● Aim: Output nothing but the lines from the line with "How widely are" through the end of the listing below, both ends included.

### Rows ###

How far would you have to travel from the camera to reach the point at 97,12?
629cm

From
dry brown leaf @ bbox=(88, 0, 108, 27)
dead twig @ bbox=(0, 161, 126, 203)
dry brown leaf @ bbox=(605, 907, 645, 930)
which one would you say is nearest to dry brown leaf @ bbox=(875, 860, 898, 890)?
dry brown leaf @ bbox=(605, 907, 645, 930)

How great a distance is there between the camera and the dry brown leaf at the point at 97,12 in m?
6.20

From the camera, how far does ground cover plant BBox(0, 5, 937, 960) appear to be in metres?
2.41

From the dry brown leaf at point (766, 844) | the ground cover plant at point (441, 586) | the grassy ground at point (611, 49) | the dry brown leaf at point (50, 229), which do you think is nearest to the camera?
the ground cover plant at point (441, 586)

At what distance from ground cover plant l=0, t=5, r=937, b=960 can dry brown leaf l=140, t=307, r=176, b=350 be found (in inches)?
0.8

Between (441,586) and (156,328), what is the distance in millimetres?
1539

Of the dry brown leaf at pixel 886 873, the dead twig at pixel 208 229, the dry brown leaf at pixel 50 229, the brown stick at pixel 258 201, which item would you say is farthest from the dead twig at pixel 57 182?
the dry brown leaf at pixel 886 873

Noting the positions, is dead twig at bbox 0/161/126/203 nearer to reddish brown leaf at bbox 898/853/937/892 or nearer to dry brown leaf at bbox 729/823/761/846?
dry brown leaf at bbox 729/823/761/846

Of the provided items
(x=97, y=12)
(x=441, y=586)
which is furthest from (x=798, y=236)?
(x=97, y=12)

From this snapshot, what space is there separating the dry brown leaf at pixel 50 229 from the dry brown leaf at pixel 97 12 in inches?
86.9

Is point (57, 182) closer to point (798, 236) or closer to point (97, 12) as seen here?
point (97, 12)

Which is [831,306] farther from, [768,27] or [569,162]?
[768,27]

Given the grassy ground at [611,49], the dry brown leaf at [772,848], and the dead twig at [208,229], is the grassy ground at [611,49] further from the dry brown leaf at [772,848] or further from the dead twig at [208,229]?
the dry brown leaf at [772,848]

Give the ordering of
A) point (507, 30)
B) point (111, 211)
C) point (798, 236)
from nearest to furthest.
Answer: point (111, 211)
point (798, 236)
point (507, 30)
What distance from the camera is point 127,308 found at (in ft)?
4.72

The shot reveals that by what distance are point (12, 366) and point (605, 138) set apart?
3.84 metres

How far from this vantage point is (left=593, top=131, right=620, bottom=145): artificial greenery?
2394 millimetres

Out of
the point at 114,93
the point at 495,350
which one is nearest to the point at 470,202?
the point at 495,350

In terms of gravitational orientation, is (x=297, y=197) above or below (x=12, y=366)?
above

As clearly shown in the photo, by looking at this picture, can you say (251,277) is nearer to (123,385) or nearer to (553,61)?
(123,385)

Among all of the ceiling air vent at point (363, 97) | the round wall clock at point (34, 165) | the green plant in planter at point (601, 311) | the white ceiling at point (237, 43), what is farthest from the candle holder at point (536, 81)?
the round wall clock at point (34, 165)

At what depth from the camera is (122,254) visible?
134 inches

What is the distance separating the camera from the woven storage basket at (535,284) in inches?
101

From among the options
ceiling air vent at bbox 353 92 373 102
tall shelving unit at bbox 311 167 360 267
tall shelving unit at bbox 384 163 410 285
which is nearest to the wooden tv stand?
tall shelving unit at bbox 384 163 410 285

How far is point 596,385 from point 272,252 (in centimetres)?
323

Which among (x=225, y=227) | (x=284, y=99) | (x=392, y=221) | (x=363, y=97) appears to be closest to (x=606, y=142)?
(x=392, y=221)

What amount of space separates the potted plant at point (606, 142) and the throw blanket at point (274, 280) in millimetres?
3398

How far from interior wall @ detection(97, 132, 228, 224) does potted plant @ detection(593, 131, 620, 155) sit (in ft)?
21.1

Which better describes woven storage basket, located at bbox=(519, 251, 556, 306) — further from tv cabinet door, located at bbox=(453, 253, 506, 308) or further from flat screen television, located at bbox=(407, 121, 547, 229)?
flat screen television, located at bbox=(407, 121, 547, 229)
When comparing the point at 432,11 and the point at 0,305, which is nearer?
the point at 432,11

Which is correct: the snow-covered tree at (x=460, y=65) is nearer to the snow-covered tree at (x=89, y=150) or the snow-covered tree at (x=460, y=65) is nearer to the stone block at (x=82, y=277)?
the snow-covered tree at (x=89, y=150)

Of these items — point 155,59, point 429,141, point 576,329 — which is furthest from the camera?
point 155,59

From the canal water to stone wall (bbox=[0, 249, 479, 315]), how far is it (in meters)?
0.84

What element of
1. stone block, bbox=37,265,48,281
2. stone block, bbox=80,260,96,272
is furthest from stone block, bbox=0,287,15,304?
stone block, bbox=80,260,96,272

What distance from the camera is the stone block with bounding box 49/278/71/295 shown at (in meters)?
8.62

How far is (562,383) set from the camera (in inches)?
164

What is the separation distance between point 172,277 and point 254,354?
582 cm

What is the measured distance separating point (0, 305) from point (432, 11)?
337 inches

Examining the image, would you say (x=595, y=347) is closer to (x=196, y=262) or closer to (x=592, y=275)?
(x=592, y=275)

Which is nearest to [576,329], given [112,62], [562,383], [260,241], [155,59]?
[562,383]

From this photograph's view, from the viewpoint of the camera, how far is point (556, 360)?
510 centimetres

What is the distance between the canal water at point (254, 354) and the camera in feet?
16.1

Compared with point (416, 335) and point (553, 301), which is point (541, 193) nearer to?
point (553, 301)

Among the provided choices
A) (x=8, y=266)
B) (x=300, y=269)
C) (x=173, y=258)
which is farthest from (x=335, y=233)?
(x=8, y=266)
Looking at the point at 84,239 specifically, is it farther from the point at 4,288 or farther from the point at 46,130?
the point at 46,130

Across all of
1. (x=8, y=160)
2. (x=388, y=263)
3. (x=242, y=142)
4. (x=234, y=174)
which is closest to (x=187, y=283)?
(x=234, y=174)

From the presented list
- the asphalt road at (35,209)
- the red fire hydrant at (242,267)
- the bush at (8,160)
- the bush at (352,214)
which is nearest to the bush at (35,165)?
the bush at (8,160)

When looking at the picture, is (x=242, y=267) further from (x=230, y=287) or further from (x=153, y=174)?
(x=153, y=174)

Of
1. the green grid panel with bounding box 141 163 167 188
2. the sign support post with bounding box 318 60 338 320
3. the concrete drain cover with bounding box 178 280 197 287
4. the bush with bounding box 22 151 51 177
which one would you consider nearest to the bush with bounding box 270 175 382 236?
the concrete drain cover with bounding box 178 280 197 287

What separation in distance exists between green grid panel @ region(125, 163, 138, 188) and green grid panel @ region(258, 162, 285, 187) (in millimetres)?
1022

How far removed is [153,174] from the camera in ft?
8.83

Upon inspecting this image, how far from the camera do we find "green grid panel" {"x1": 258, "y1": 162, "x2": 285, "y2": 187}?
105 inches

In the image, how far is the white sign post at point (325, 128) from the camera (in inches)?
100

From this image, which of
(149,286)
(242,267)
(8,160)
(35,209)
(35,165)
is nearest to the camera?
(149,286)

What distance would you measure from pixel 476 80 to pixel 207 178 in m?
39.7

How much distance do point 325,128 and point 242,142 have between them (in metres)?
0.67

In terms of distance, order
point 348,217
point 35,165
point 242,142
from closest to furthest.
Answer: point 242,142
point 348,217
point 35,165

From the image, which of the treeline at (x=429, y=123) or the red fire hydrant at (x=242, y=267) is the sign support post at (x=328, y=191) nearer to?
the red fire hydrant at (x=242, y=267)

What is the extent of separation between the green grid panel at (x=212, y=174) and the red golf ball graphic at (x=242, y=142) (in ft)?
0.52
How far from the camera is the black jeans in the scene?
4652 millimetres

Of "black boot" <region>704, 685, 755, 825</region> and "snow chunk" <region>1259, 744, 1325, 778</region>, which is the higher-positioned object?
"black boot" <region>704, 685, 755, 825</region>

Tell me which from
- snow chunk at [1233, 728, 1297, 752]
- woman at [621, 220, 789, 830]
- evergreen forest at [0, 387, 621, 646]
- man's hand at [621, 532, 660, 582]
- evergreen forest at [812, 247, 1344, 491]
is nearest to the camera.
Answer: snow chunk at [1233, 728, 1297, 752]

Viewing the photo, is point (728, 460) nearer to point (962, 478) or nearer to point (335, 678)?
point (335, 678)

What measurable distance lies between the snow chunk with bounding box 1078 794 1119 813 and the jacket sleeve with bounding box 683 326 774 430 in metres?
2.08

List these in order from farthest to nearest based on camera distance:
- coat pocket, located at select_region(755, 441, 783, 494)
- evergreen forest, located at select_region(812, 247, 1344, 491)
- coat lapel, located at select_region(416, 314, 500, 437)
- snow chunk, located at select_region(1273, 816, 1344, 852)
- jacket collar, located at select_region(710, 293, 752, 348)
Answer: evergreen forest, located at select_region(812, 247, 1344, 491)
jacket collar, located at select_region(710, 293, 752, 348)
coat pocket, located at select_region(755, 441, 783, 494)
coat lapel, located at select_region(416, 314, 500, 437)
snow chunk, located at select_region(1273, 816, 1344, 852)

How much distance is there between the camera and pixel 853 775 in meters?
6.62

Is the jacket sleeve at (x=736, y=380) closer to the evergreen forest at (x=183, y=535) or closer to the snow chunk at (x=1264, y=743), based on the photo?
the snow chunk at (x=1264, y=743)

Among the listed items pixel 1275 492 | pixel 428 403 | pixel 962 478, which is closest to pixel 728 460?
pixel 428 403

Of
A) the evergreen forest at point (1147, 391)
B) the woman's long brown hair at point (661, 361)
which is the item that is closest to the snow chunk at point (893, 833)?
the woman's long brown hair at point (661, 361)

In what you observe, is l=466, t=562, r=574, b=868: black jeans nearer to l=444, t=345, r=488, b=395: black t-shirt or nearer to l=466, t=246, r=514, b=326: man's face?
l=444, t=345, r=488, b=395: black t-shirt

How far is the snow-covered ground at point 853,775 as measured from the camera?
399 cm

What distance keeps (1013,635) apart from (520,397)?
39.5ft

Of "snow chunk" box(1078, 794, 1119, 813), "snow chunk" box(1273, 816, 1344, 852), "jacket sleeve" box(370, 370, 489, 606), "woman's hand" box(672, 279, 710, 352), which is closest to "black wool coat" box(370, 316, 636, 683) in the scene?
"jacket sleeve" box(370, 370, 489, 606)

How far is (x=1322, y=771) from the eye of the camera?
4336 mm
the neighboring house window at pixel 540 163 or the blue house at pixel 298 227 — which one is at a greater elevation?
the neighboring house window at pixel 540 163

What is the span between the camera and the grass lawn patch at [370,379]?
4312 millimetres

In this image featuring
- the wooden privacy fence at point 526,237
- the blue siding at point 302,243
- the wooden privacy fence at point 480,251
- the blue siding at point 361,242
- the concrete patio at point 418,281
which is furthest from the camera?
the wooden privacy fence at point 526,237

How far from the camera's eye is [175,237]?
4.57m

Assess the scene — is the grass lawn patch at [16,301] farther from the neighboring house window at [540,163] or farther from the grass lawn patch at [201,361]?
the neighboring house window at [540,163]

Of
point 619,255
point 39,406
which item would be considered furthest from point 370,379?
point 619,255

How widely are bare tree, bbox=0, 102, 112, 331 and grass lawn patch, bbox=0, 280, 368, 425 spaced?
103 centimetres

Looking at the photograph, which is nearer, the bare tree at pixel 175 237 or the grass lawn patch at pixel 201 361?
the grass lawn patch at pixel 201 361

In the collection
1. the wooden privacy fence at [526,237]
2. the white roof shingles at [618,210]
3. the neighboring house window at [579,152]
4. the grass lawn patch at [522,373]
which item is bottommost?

###

● Final answer:
How widely are bare tree, bbox=0, 102, 112, 331 and grass lawn patch, bbox=0, 280, 368, 425 spaced?
103 centimetres

Looking at the photograph, which is nearer, the bare tree at pixel 175 237 or the grass lawn patch at pixel 201 361?
the grass lawn patch at pixel 201 361

In the collection
1. the wooden privacy fence at [526,237]
2. the white roof shingles at [618,210]
3. the neighboring house window at [579,152]
4. the grass lawn patch at [522,373]
which item is bottommost?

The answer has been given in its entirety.